Advantages and disadvantages of crawlspaces
When considering whether or not to build your home with a crawlspace, you need to know the pros and cons:
- Accessibility - crawlspaces offer homeowners an advantage over slab foundations in that ductwork, plumbing, electrical and communication lines can be routed through this space. If a pipe develops a leak within or beneath a slab, then it will be very difficult and expensive to access the pipe.

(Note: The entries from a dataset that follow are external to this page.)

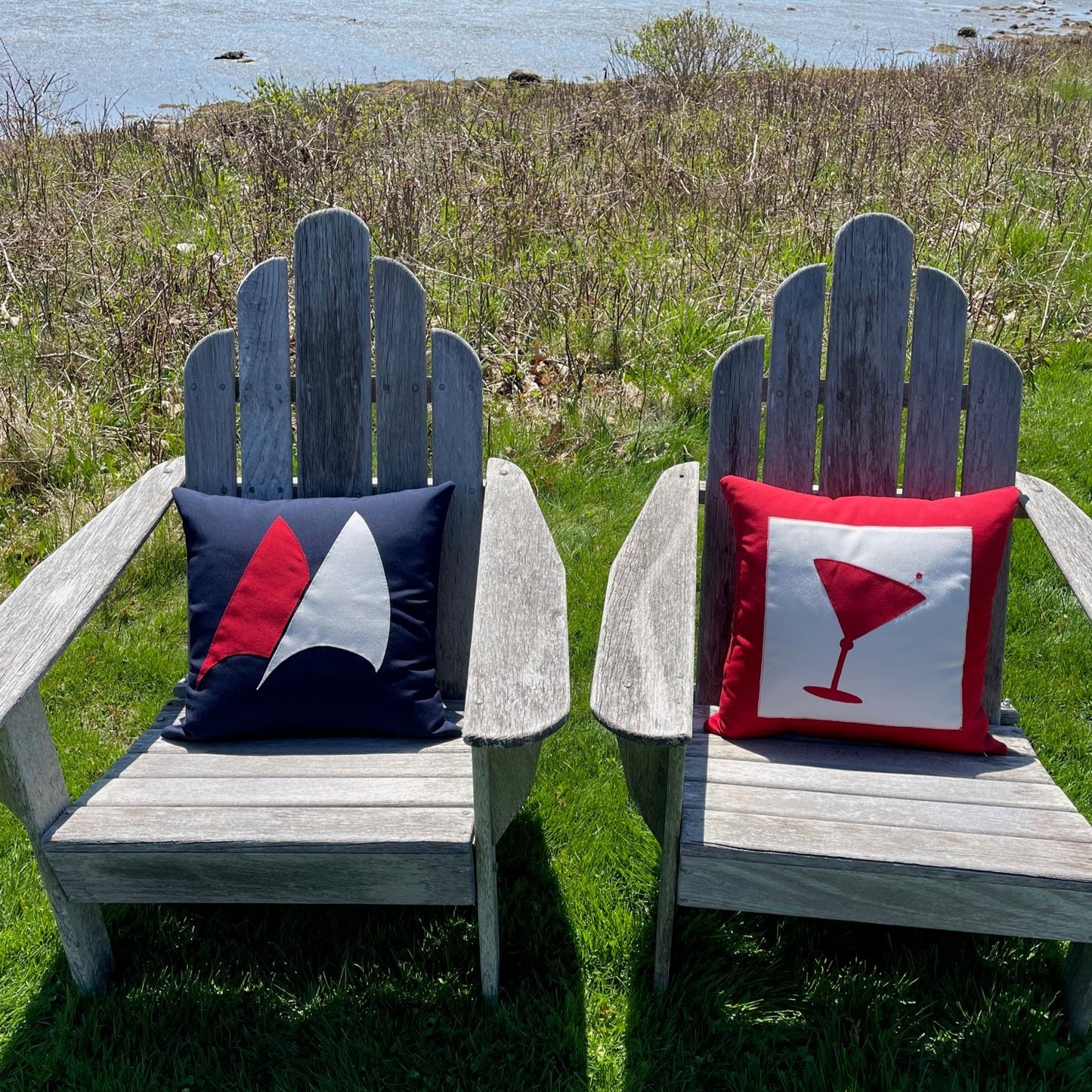 Yacht Underway Pillow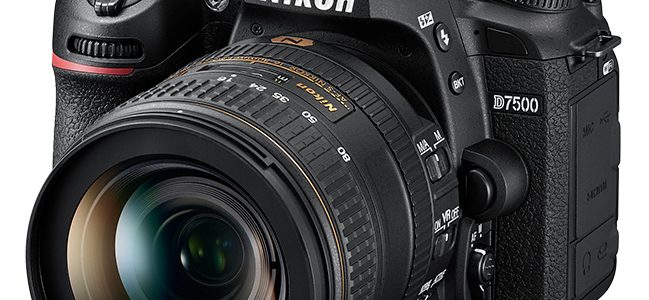 Neu: Nikon D7500 Neu: Nikon D7500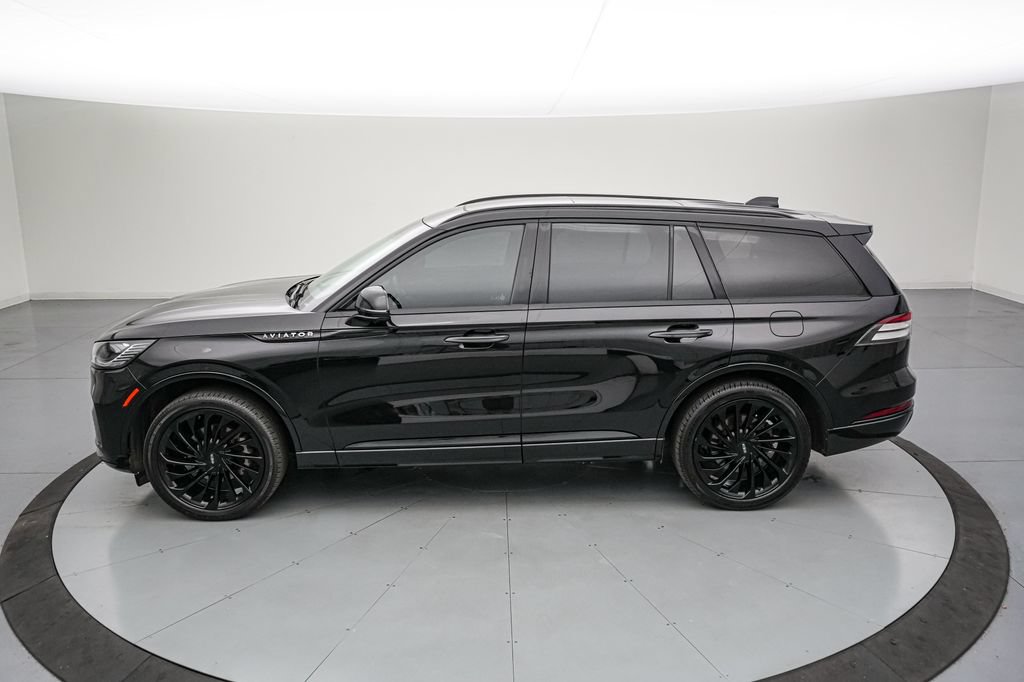 Used 2025 Lincoln Aviator Reserve w/ Jet Appearance Package AWD/4WD image 7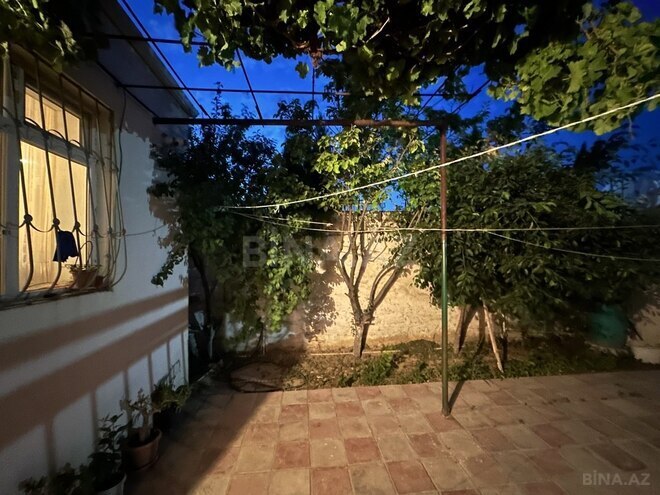 3 otaqlı həyət evi/bağ evi - Hövsan q. - 90 m² (7)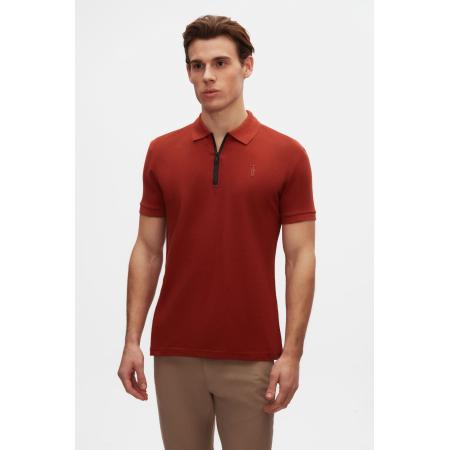 D’S Damat D’S Damat Shirt robijnrood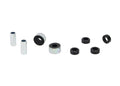 Control arm - lower inner rear bushing 2 Shell Bushings 4 Bushings 2 Tubes Install Guide Grease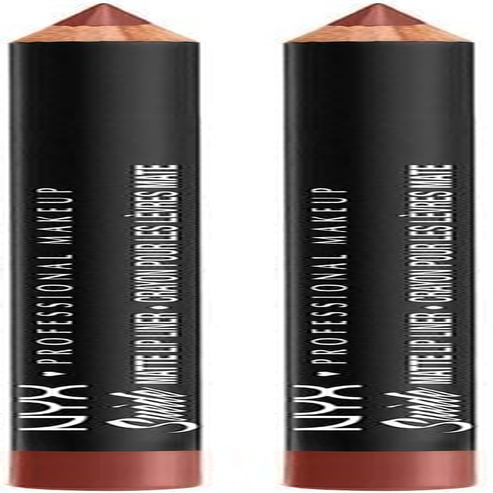 NYX Suede Matte Lip Liner SMLL33 London/Glitz image number 2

In addition, it is a fairly simple matter to add new wiring or plumbing in crawlspaces.
- Storage - crawlspaces provide a homeowner additional room to store household items. Crawlspaces are particularly good for items that may need shelter, such as lawn care equipment, grills, lawn and patio furniture and other warm-weather items.
- Shelter - a portion of a home's crawlspace can be converted into a storm shelter for persons that live in areas prone to severe weather.
- Expense - crawlspaces typically add five to ten thousand dollars to the building costs of a new home as compared to slab construction.
- Maintenance - a crawlspace will require periodic maintenance to protect your home. This includes inspections for pests, mold, and structural integrity as well as fixes for any damage caused by these problems.
- Potential flooding - crawlspaces that are improperly built can be flooded by rising water, including moisture that lies beneath the surface of the soil. Flooding can create serious mold, pest or even structural problems, if it isn't promptly handled.
Good building practices for crawlspaces
If you decide to incorporate a crawlspace into your new home, you should be sure that your builder adheres to good building practices. Don't cut corners on your crawlspace; even though it is an area seldom seen by many homeowners, its importance to your home and its occupants should never be underestimated. Here is what you want in a crawlspace:
- Use concrete to seal the ground - even though you can have a home built with an unfinished crawlspace, it is a bad idea to do so for these reasons:
- Allows easy access for pests - rats, mice, termites, and carpenter ants are opportunistic pests that dig and will find their way into your crawlspace. Rodents chew on wiring and plumbing components and can spread disease, while termites and ants can damage joists and other critical load-bearing structures.
- Permits radon gas to pass - in some parts of the country, radon gas can be a problematic. Radon gas is a naturally-occurring carcinogen capable of causing lung cancer; it enters homes through the soil and vulnerable construction points.
By sealing the ground with concrete, your home will much better protected from pests and radon gas. You should discuss options for thicknesses and other considerations with your contractor.
- Create an airtight environment - the ventilation of crawlspaces has been controversial over time; both "ventilate" and "do not ventilate" have been strongly advocated, and home construction over the years reflects both positions. However, it is conclusive that the "do not ventilate" position is superior. Due to the fact that crawlspaces are cooler than the surrounding air during the summer, the warm, moist air that enters will cause condensation. As the condensation consistently keeps the pipes, insulation, and other structural components wet, it creates a perfect habitat for mold growth. Mold is dangerous due to the toxins it can release into your home's airflow, and some mold can also damage your wood by causing dry rot.